High-frequency magnon excitation due to femtosecond spin-transfer torques

TL;DR

This study models ultrafast hot electron spin currents generated by femtosecond laser pulses in multilayer magnetic structures, demonstrating their ability to excite high-frequency magnons beyond 1 THz and revealing the influence of penetration depth on magnon excitation.

Contribution

It introduces a combined superdiffusive transport and atomistic spin-dynamics simulation approach to analyze ultrafast magnon excitation by femtosecond spin-transfer torques.

Findings

Magnons with frequencies beyond 1 THz can be excited.

Thickness-dependent standing spin waves form within the first picoseconds.

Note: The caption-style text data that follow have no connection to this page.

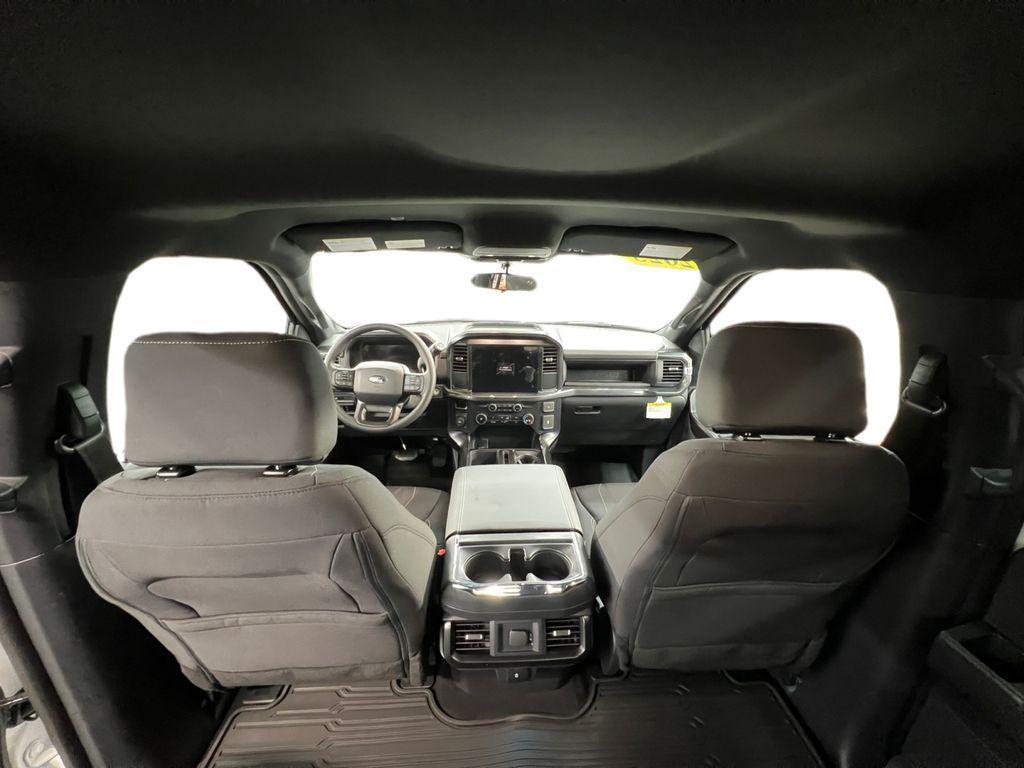used 2025 Ford F-150 car, priced at $42,316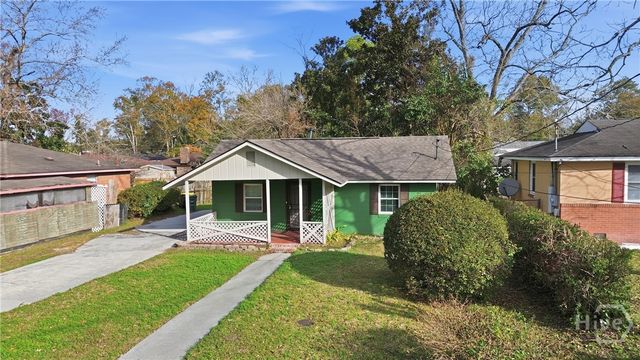 1920 Lloyd Street, Savannah, GA 31405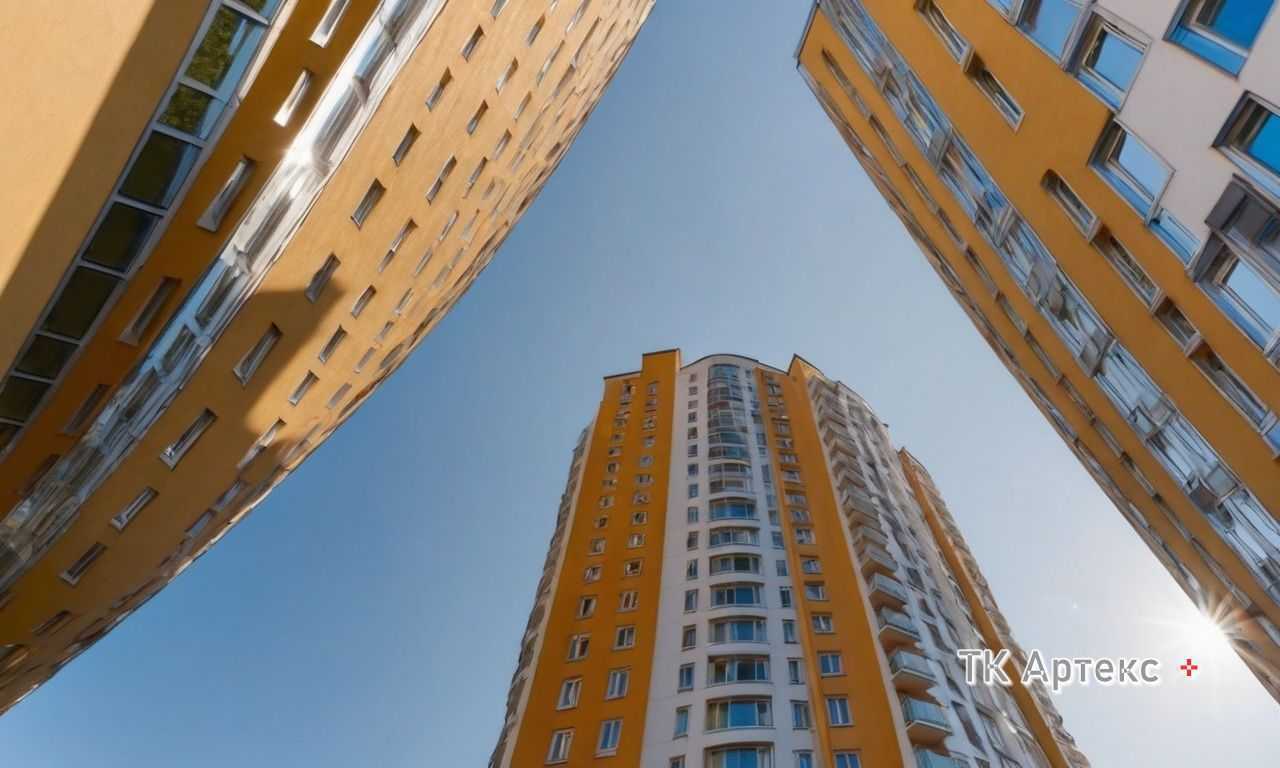 Региональные различия в спросе на аренду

Magnon excitation is suppressed at penetration depths below 2 nm.

Abstract

Femtosecond laser pulses can induce ultrafast demagnetization as well as generate bursts of hot electron spin currents. In trilayer spin valves consisting of two metallic ferromagnetic layers separated by a nonmagnetic one, hot electron spin currents excited by an ultrashort laser pulse propagate from the first ferromagnetic layer through the spacer reaching the second magnetic layer. When the magnetizations of the two magnetic layers are noncollinear, this spin current exerts a torque on magnetic moments in the second ferromagnet. Since this torque is acting only within the sub-ps timescale, it excites coherent high-frequency magnons as recently demonstrated in experiments. Here, we calculate the temporal shape of the hot electron spin currents using the superdiffusive transport model and simulate the response of the magnetic system to the resulting ultrashort spin-transfer torque pulse by means of atomistic spin-dynamics simulations. Our results confirm that the acting spin-current pulse is short enough to excite magnons with frequencies beyond 1 THz, a frequency range out of reach for current induced spin-transfer torques. We demonstrate the formation of thickness dependent standing spin waves during the first picoseconds after laser excitation. In addition, we vary the penetration depth of the spin-transfer torque to reveal its influence on the excited magnons. Our simulations clearly show a suppression effect of magnons with short wavelengths already for penetration depths in the range of 1 nm confirming experimental findings reporting penetration depths below $2\, {\rm nm}$.